The last step is to plug in an appropriate choice of ${t}$. We set ${t = (1-d/\alpha)/2}$, giving

$\displaystyle {\mathrm{Pr}}[ Y > \alpha ] ~\leq~ e^{-t \alpha} (1-2t)^{-d/2} ~=~ e^{(d-\alpha)/ 2} (d/\alpha)^{-d/2}.$

Plugging in ${\alpha = d (1+\epsilon)^2}$, this becomes

$\displaystyle \exp\Big( \frac{d}{2} \Big(1-(1+\epsilon)^2\Big) - \frac{d}{2} \ln\Big(\frac{1}{(1+\epsilon)^2}\Big) \Bigg) \\ ~=~ \exp\Big( -d \big(\epsilon+\epsilon^2/2 - \ln(1+\epsilon) \big) \Big).$

Using our usual techniques from Notes on Convexity Inequalities, one can show that ${\ln(1+x) \leq x - x^2/4}$ for ${x \in [0,1]}$. So this shows that

$\displaystyle {\mathrm{Pr}}[ Y > \alpha ] ~\leq~ \exp\Big( -d \big(\epsilon+\epsilon^2/2 - (\epsilon-\epsilon^2/4) \big) \Big) ~\leq~ \exp\big( -(3/4) d \epsilon^2 \big).$

$\Box$

2. Remarks

It turns out that the Johnson-Lindenstrauss lemma is almost optimal. Alon proved the following lower bound.

Theorem 3 (Alon) Let ${y_1,\ldots,y_{n+1} \in {\mathbb R}^d}$ be vectors such that ${1 \leq \lVert y_i - y_j \rVert \leq 1 + \epsilon}$ for all ${i \neq j}$. Then ${d = \Omega( \frac{ \log(n) }{ \epsilon^2 \log(1/\epsilon) } )}$.

To understand this theorem, let ${x_1,\ldots,x_{n+1} \in {\mathbb R}^n}$ be the vertices of a simplex, i.e., ${\lVert x_i - x_j \rVert = 1}$ for all ${i \neq j}$. Then, if we map the ${x_i}$‘s to points in ${{\mathbb R}^d}$ while preserving distances up to a factor ${1+\epsilon}$, then the dimension ${d}$ must be at least ${\Omega( \frac{ \log(n) }{ \epsilon^2 \log(1/\epsilon) } )}$, which is nearly what the Johnson-Lindenstrauss lemma would give.

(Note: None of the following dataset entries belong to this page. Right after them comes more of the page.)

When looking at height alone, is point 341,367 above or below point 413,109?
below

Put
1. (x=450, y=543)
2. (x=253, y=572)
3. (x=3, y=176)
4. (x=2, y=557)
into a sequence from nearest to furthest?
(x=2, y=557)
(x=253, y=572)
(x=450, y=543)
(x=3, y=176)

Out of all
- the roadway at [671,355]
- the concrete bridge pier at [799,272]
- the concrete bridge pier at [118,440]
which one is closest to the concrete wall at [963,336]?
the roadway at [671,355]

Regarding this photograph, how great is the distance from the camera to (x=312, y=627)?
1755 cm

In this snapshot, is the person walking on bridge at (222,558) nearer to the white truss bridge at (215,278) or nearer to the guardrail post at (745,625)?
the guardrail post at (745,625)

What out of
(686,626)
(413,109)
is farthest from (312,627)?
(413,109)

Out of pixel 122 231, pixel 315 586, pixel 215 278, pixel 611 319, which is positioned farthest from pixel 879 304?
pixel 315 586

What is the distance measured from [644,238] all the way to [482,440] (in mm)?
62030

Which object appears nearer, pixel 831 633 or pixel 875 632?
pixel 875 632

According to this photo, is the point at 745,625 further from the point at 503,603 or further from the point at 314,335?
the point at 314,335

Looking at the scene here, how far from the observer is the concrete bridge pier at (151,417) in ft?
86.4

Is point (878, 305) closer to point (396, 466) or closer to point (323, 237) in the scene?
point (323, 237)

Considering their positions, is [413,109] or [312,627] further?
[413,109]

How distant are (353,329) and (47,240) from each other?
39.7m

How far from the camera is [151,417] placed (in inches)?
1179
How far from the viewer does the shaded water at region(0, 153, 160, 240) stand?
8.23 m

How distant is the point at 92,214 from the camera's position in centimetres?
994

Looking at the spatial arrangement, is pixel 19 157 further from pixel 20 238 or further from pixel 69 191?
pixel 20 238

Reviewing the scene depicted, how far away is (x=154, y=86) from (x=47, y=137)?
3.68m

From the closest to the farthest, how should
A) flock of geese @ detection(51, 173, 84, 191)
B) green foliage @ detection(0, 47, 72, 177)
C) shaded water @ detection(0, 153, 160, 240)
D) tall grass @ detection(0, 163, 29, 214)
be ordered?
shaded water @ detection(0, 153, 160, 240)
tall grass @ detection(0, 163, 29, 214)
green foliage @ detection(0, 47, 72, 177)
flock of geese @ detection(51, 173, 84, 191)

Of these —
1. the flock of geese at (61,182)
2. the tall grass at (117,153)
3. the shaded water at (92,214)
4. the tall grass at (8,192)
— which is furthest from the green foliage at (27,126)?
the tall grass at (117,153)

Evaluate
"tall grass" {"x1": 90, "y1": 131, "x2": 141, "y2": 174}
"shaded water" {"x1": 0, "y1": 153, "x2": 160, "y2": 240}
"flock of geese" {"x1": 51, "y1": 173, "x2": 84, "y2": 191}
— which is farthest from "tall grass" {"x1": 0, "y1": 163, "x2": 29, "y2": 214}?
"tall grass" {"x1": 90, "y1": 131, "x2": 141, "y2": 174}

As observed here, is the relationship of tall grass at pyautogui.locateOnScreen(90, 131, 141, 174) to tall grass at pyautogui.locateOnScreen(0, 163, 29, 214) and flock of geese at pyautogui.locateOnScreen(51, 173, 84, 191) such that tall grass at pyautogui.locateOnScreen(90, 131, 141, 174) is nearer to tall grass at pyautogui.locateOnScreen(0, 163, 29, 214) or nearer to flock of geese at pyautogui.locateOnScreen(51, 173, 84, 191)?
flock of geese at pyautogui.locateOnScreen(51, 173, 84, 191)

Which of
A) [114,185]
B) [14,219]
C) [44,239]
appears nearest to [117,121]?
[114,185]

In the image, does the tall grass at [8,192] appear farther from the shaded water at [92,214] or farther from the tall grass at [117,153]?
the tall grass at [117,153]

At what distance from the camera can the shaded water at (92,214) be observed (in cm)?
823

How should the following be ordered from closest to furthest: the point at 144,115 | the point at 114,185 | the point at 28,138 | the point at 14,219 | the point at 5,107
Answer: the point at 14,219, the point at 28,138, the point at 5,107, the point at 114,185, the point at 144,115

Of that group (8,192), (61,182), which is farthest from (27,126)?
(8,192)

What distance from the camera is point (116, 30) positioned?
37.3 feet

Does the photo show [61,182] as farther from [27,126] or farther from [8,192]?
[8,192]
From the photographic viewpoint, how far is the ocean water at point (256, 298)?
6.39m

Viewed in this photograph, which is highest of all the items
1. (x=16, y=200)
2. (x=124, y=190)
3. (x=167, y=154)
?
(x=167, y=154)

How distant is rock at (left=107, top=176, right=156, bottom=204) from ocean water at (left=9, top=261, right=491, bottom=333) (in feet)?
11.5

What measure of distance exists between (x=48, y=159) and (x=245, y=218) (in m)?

The only discrepancy is the small factor of ${\log(1/\epsilon)}$.

The Johnson-Lindenstrauss lemma very strongly depends on properties of the Euclidean norm. For other norms, this remarkable dimensionality reduction is not necessarily possible. For example, for the ${L_1}$ norm ${\lVert x \rVert_1 := \sum_i |x_i|}$, it is known that any map into ${{\mathbb R}^d}$ that preserves pairwise distances between ${n}$ points up to a factor ${c}$ must have ${d = \Omega( n^{1/c^2} )}$. (See Brinkman-Charikar 2003 and Lee-Naor 2004.)